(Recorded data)
----------------------------------------

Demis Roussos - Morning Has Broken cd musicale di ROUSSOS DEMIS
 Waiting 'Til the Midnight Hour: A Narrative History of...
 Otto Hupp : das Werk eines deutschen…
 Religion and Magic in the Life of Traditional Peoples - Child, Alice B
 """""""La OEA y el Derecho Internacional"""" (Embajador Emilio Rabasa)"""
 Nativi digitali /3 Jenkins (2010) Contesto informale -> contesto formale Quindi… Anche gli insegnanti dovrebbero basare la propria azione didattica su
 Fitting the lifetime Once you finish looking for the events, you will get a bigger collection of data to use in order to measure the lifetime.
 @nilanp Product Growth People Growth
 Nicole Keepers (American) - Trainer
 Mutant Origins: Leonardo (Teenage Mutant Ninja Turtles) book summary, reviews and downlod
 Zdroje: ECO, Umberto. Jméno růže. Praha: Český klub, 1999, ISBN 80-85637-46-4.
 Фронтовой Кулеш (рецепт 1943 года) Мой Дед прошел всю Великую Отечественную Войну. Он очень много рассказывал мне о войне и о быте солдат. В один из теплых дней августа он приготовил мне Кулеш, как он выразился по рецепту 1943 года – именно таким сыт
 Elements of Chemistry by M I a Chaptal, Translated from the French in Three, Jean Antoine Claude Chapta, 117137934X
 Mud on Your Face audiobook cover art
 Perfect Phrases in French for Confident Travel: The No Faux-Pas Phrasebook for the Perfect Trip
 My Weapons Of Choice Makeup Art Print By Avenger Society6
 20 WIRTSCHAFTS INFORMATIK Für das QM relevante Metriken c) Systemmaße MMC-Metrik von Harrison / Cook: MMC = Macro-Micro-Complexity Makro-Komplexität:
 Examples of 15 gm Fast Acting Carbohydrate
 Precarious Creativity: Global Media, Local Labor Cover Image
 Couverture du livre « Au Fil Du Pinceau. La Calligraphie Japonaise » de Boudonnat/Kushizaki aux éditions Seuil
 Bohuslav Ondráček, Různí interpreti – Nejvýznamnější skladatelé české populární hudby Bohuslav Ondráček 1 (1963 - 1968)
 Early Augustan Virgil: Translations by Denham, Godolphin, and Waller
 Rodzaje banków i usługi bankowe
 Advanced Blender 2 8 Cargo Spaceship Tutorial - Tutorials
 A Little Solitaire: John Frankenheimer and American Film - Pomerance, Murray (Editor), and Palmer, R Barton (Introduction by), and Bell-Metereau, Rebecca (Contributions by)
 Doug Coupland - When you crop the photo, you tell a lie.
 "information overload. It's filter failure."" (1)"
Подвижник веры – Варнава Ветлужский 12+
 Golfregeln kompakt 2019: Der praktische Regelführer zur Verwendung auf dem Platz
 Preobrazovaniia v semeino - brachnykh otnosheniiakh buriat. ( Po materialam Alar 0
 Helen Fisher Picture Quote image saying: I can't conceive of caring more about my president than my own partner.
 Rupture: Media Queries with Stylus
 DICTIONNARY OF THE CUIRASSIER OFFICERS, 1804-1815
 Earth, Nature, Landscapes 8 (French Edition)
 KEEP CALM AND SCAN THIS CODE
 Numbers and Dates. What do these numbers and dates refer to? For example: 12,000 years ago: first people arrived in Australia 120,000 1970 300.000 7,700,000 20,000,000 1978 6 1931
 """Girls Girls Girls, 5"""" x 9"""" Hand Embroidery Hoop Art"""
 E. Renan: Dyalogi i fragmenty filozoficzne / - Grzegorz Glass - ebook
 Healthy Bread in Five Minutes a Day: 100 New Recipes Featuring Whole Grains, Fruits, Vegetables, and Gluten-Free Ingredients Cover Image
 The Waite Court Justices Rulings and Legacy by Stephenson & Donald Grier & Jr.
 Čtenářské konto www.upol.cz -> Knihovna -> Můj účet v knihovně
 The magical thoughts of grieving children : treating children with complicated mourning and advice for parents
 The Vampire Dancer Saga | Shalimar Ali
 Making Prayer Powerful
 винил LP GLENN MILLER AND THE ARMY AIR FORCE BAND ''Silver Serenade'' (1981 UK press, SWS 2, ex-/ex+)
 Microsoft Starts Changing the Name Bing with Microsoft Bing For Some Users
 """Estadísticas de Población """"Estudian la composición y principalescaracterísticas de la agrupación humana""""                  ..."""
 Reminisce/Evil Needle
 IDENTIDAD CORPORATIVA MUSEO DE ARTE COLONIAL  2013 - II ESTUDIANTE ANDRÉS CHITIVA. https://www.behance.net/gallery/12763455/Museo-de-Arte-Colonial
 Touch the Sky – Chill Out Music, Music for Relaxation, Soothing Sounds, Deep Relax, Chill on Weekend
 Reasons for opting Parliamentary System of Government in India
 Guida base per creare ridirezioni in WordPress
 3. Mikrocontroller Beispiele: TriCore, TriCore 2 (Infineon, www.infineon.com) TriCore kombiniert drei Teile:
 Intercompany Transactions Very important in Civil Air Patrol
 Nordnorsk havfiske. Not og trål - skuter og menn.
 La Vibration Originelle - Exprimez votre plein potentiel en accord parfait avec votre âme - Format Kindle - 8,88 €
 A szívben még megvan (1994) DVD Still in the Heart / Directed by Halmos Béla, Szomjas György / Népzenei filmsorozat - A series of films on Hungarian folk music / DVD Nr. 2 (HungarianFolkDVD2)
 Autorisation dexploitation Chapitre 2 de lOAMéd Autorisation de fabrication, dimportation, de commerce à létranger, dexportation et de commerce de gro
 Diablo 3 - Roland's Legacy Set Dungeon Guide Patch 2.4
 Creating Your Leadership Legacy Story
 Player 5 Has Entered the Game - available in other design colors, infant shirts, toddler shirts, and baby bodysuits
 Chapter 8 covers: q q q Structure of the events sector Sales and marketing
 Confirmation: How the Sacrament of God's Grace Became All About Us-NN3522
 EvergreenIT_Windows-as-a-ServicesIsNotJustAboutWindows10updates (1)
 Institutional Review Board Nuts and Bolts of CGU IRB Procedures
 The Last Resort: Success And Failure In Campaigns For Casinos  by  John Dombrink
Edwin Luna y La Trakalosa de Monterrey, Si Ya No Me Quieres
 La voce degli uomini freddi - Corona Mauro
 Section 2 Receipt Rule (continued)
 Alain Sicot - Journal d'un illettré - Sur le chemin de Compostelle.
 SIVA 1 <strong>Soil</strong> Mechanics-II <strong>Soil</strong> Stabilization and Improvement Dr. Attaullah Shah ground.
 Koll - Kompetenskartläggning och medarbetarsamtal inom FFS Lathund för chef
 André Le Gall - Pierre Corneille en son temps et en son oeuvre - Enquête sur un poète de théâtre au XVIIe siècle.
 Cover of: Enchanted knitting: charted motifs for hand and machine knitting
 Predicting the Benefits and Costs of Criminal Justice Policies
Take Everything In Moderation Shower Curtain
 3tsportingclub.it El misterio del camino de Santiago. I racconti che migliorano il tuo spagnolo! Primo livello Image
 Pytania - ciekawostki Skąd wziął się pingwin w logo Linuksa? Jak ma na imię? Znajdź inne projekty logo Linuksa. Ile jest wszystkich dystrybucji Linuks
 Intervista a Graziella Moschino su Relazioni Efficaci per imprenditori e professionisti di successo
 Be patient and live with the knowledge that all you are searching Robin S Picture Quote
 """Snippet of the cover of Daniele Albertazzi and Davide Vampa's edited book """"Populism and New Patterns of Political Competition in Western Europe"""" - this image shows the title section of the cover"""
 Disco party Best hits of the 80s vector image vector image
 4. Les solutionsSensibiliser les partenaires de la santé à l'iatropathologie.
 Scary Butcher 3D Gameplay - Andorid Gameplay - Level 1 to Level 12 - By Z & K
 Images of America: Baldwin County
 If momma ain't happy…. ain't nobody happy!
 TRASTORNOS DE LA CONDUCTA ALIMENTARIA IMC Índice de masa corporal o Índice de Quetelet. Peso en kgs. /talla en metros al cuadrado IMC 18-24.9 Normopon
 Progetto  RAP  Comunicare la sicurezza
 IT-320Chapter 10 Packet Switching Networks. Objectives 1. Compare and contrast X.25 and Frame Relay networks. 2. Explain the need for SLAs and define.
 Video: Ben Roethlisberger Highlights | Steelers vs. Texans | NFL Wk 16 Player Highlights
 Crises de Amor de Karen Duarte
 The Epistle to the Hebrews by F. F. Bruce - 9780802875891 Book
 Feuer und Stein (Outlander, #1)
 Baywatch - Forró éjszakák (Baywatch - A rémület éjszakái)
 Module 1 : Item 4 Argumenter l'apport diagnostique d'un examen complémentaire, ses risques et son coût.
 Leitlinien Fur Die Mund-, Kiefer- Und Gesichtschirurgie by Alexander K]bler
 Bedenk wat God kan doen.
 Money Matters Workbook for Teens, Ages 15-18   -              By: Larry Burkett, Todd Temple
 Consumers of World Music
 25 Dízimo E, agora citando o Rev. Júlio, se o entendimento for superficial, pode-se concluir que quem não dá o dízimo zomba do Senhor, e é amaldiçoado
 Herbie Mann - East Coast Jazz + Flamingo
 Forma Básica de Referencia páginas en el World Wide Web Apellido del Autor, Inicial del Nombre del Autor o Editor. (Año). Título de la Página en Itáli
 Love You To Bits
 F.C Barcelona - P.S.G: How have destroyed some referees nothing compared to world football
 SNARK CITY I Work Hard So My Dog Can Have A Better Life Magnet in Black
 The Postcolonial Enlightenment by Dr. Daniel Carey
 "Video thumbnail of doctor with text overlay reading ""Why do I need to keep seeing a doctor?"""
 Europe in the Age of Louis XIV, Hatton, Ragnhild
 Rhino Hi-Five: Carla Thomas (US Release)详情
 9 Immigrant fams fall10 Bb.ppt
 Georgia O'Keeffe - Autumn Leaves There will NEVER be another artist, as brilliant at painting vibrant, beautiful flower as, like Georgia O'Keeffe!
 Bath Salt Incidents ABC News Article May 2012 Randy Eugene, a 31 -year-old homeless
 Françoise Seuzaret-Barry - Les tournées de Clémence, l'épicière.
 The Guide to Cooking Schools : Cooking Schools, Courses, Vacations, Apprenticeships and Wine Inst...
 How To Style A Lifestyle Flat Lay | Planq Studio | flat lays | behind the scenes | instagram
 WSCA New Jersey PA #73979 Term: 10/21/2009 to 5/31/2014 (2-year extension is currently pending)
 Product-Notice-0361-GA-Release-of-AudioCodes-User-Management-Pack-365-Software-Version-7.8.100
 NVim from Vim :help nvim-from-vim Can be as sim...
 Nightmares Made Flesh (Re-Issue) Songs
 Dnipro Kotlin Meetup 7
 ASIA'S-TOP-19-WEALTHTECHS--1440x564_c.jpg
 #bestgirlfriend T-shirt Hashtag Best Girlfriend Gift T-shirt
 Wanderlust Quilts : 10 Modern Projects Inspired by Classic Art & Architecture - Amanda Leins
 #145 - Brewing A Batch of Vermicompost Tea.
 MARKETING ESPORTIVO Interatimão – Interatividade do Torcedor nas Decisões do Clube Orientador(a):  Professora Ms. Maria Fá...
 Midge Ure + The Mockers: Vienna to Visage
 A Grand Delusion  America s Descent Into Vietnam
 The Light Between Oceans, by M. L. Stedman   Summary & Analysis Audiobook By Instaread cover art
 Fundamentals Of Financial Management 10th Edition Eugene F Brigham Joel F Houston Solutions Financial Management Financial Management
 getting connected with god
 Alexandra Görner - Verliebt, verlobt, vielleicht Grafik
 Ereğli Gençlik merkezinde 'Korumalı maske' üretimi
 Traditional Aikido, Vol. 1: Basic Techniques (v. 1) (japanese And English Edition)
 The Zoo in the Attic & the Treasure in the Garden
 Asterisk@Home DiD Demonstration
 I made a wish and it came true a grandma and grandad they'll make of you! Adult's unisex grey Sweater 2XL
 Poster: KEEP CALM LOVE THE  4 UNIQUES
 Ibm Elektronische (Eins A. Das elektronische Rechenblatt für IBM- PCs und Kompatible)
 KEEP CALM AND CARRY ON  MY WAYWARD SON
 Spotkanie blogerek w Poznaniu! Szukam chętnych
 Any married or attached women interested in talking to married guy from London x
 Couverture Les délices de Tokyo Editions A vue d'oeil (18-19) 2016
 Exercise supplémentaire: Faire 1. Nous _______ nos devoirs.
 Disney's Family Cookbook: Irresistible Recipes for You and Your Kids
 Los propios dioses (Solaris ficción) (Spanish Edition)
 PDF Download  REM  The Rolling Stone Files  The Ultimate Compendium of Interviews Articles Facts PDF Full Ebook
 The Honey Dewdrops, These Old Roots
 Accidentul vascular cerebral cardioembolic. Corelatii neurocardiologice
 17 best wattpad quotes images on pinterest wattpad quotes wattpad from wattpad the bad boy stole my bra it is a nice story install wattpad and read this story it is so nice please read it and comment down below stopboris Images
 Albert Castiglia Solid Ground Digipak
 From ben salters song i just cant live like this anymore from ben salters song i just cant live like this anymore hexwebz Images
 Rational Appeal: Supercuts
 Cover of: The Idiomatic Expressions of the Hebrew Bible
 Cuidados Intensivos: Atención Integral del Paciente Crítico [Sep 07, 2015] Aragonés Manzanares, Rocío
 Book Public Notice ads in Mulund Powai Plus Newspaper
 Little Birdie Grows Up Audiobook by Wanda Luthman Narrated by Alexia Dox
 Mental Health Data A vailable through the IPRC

----------------------------------------

Your task is to restate, word for word, the line with "Exercise supplémentaire: Faire" and all lines after it, ending with the last line of the data.

 Exercise supplémentaire: Faire 1. Nous _______ nos devoirs.
 Disney's Family Cookbook: Irresistible Recipes for You and Your Kids
 Los propios dioses (Solaris ficción) (Spanish Edition)
 PDF Download  REM  The Rolling Stone Files  The Ultimate Compendium of Interviews Articles Facts PDF Full Ebook
 The Honey Dewdrops, These Old Roots
 Accidentul vascular cerebral cardioembolic. Corelatii neurocardiologice
 17 best wattpad quotes images on pinterest wattpad quotes wattpad from wattpad the bad boy stole my bra it is a nice story install wattpad and read this story it is so nice please read it and comment down below stopboris Images
 Albert Castiglia Solid Ground Digipak
 From ben salters song i just cant live like this anymore from ben salters song i just cant live like this anymore hexwebz Images
 Rational Appeal: Supercuts
 Cover of: The Idiomatic Expressions of the Hebrew Bible
 Cuidados Intensivos: Atención Integral del Paciente Crítico [Sep 07, 2015] Aragonés Manzanares, Rocío
 Book Public Notice ads in Mulund Powai Plus Newspaper
 Little Birdie Grows Up Audiobook by Wanda Luthman Narrated by Alexia Dox
 Mental Health Data A vailable through the IPRC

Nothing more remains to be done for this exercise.